Ask about Geth: Snapshot acceleration

*This is part #1 of a series where anyone can ask questions about Geth and I'll attempt to answer the highest voted one each week with a mini writeup. This week's highest voted question was: Could you share how the flat db structure is different from the legacy structure?*

State in Ethereum

Before diving into an acceleration structure, let's recap a bit what Ethereum calls state and how it is stored currently at its various levels of abstraction.

Ethereum maintains two different types of state: the set of accounts; and a set of storage slots for each contract account. From a purely abstract perspective, both of these are simple key/value mappings. The set of accounts maps addresses to their nonce, balance, etc. A storage area of a single contract maps arbitrary keys - defined and used by the contract - to arbitrary values.

Unfortunately, whilst storing these key-value pairs as flat data would be very efficient, verifying their correctness becomes computationally intractable.
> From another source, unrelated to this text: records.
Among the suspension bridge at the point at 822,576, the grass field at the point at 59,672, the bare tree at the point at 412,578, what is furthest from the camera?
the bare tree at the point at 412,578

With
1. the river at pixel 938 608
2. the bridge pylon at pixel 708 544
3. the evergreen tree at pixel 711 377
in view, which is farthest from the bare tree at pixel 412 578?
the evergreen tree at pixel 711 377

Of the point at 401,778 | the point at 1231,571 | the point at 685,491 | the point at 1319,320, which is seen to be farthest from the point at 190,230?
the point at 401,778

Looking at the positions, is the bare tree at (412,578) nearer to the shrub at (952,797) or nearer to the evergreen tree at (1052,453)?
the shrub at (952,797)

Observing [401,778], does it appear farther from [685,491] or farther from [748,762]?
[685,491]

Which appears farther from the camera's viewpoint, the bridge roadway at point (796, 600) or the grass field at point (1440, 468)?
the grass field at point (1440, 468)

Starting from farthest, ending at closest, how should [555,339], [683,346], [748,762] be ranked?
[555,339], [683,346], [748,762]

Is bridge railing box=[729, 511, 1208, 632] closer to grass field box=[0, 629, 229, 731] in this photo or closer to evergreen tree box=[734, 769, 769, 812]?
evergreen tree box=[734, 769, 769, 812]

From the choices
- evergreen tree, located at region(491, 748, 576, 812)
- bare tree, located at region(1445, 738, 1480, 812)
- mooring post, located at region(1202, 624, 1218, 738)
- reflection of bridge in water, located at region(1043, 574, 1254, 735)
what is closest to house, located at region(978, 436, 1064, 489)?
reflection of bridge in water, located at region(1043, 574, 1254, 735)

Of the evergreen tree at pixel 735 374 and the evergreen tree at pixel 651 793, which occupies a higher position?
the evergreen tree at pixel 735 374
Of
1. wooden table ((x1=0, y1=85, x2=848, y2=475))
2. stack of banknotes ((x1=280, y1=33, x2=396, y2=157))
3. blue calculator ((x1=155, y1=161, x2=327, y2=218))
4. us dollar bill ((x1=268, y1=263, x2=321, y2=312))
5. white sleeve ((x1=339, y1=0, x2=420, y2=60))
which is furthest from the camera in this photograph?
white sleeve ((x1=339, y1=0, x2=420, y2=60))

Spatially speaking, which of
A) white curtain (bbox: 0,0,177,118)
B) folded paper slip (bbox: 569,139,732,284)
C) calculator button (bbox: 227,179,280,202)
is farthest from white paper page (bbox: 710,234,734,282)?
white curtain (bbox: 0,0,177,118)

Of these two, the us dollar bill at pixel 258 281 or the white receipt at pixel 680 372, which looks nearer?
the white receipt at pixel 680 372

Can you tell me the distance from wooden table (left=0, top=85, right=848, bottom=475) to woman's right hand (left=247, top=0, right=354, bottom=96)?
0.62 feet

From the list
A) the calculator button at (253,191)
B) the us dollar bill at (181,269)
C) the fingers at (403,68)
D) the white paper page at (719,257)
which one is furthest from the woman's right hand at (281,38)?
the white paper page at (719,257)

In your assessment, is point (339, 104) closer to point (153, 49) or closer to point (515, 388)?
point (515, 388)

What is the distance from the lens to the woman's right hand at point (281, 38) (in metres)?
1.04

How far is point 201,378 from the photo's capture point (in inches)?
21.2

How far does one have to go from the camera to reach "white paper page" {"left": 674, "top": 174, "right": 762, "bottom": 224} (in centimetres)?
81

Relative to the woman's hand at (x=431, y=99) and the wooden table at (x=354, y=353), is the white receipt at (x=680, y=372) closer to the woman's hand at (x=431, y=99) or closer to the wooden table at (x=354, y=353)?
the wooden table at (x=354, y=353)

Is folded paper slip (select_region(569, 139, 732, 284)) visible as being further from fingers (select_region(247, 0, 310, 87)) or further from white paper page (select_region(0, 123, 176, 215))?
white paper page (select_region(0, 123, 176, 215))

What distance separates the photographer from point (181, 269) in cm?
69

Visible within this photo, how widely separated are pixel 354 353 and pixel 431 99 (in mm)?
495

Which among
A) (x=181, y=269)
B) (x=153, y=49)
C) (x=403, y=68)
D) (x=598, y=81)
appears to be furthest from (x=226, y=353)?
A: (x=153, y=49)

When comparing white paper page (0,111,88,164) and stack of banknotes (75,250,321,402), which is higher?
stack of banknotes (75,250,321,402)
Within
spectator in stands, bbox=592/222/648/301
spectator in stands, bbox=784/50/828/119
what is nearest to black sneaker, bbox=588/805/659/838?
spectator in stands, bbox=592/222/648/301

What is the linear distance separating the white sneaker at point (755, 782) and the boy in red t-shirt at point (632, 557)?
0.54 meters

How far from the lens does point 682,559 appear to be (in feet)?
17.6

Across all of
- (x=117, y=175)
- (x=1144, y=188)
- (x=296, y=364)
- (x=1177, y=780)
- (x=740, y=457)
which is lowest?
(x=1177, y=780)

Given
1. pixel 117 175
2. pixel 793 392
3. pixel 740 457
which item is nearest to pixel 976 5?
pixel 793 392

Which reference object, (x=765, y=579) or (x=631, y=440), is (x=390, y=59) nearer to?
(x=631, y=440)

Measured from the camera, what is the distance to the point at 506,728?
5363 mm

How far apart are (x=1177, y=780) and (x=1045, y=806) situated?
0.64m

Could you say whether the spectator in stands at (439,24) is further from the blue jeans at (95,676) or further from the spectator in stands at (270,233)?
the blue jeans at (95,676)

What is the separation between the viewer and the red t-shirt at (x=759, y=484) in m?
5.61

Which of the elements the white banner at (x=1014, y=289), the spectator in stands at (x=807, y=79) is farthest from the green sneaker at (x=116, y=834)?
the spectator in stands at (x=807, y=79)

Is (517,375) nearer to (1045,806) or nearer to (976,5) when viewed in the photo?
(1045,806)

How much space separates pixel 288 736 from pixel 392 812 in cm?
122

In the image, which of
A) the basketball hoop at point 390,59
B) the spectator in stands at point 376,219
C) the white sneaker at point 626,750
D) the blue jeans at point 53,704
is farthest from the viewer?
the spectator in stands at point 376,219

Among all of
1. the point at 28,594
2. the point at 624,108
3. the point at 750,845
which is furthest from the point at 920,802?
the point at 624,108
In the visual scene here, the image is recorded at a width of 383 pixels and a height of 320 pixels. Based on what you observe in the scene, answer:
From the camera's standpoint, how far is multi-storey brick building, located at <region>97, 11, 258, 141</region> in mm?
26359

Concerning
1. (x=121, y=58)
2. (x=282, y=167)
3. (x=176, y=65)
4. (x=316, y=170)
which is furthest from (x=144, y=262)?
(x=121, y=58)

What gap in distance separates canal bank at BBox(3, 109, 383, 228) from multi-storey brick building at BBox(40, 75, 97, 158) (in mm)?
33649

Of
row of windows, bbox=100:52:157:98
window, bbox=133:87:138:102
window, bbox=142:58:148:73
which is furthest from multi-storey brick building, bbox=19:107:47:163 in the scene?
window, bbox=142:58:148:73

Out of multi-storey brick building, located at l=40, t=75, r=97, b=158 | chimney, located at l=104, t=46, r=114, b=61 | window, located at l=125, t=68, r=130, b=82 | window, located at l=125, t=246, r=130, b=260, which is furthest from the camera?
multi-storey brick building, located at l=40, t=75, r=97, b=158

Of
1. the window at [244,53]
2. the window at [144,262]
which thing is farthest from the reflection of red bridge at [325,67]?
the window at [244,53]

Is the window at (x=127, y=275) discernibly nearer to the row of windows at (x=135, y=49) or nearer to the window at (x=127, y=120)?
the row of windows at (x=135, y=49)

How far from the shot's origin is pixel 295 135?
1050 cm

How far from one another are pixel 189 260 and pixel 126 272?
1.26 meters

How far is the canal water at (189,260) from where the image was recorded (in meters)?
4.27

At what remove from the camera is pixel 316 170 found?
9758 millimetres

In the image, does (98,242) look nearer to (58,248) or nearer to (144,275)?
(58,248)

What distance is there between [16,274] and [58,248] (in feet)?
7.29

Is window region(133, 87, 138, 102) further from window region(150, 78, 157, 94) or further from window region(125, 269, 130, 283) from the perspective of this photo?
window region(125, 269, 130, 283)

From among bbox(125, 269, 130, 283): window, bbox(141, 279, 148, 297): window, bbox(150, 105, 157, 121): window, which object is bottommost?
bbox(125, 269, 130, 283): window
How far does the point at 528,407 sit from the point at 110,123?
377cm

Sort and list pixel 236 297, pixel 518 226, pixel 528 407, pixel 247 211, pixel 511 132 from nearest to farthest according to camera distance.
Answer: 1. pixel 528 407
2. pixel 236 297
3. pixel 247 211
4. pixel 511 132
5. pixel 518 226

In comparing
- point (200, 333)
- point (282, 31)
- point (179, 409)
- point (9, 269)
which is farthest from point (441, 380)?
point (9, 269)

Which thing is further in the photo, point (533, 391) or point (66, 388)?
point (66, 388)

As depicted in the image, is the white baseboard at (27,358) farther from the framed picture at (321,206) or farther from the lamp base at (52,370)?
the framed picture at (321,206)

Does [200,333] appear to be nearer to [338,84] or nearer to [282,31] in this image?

Every time a modification would be made, we'd need to hash all that data from scratch.

Instead of hashing the entire dataset all the time, we could split it up into small contiguous chunks and build a tree on top! The original useful data would be in the leaves, and each internal node would be a hash of everything below it. This would allow us to only recalculate a logarithmic number of hashes when something is modified. This data structure actually has a name, it's the famous Merkle tree.

Unfortunately, we still fall a bit short on the computational complexity. The above Merkle tree layout is very efficient at incorporating modifications to existing data, but insertions and deletions shift the chunk boundaries and invalidate all the calculated hashes.

Instead of blindly chunking up the dataset, we could use the keys themselves to organize the data into a tree format based on common prefixes! This way an insertion or deletion wouldn't shift all nodes, rather will change just the logarithmic path from root to leaf. This data structure is called a Patricia tree.

Combine the two ideas - the tree layout of a Patricia tree and the hashing algorithm of a Merkle tree - and you end up with a Merkle Patricia tree, the actual data structure used to represent state in Ethereum. Guaranteed logarithmic complexity for modifications, insertions, deletions and verification! A tiny extra is that keys are hashed before insertion to balance the tries.

State storage in Ethereum

The above description explains why Ethereum stores its state in a Merkle Patricia tree. Alas, as fast as the desired operations got, every choice is a trade-off. The cost of logarithmic updates and logarithmic verification is logarithmic reads and logarithmic storage for every individual key. This is because every internal trie node needs to be saved to disk individually.

I do not have an accurate number for the depth of the account trie at the moment, but about a year ago we were saturating the depth of 7. This means, that every trie operation (e.g. read balance, write nonce) touches at least 7-8 internal nodes, thus will do at least 7-8 persistent database accesses. LevelDB also organizes its data into a maximum of 7 levels, so there's an extra multiplier from there. The net result is that a single state access is expected to amplify into 25-50 random disk accesses. Multiply this with all the state reads and writes that all the transactions in a block touch and you get to a scary number.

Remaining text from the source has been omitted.